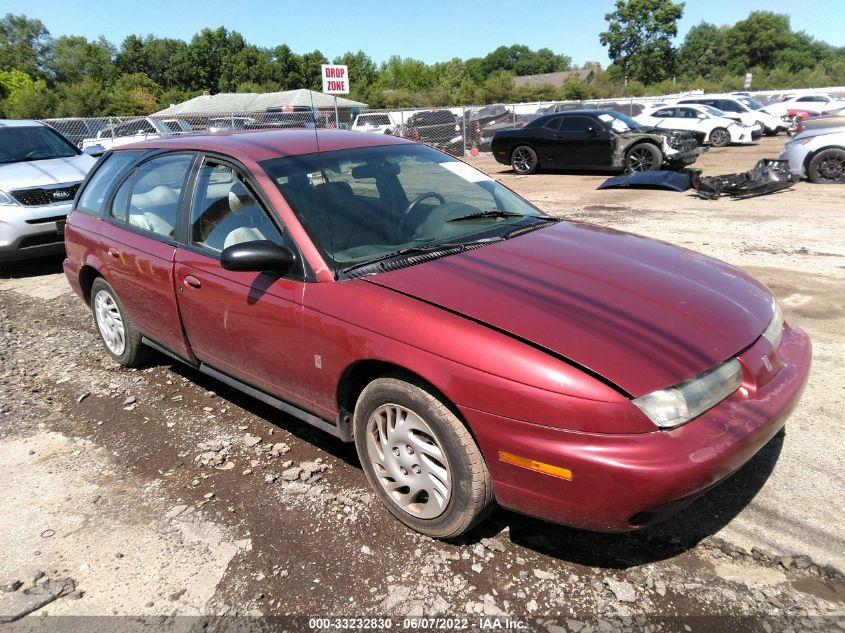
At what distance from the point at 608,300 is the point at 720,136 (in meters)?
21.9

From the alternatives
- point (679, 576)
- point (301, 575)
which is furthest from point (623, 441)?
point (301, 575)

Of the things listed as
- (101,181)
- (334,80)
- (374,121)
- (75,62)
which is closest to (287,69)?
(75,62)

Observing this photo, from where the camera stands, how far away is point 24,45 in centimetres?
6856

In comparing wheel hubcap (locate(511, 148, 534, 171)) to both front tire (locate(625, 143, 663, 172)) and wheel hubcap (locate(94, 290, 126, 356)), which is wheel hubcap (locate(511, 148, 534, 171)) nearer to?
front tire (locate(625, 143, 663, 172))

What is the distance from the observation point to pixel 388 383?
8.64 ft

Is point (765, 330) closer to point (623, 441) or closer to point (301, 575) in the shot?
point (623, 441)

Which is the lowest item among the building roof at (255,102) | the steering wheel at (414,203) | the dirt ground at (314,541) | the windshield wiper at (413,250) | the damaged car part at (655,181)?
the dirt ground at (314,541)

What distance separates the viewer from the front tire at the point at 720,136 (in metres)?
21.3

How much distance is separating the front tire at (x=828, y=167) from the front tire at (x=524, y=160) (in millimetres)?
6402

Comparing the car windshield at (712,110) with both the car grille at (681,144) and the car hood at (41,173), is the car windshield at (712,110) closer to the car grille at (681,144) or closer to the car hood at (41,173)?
——
• Task statement:
Repeat everything from the line containing "In comparing wheel" down to the end of the items, word for word.

• Result:
In comparing wheel hubcap (locate(511, 148, 534, 171)) to both front tire (locate(625, 143, 663, 172)) and wheel hubcap (locate(94, 290, 126, 356)), which is wheel hubcap (locate(511, 148, 534, 171)) nearer to?
front tire (locate(625, 143, 663, 172))

What is the distance from the observation point to pixel 388 383?
8.64 ft

Is point (765, 330) closer to point (623, 441) or closer to point (301, 575) in the shot?
point (623, 441)

Which is the lowest item among the building roof at (255,102) | the steering wheel at (414,203) | the dirt ground at (314,541) | the windshield wiper at (413,250) | the damaged car part at (655,181)?
the dirt ground at (314,541)

What distance separates the viewer from the front tire at the point at 720,136 (in metres)?
21.3

How much distance is separating the front tire at (x=828, y=167) from the front tire at (x=524, y=160) (in millimetres)?
6402

Comparing the car windshield at (712,110) with both the car grille at (681,144) and the car hood at (41,173), is the car windshield at (712,110) closer to the car grille at (681,144) or closer to the car hood at (41,173)?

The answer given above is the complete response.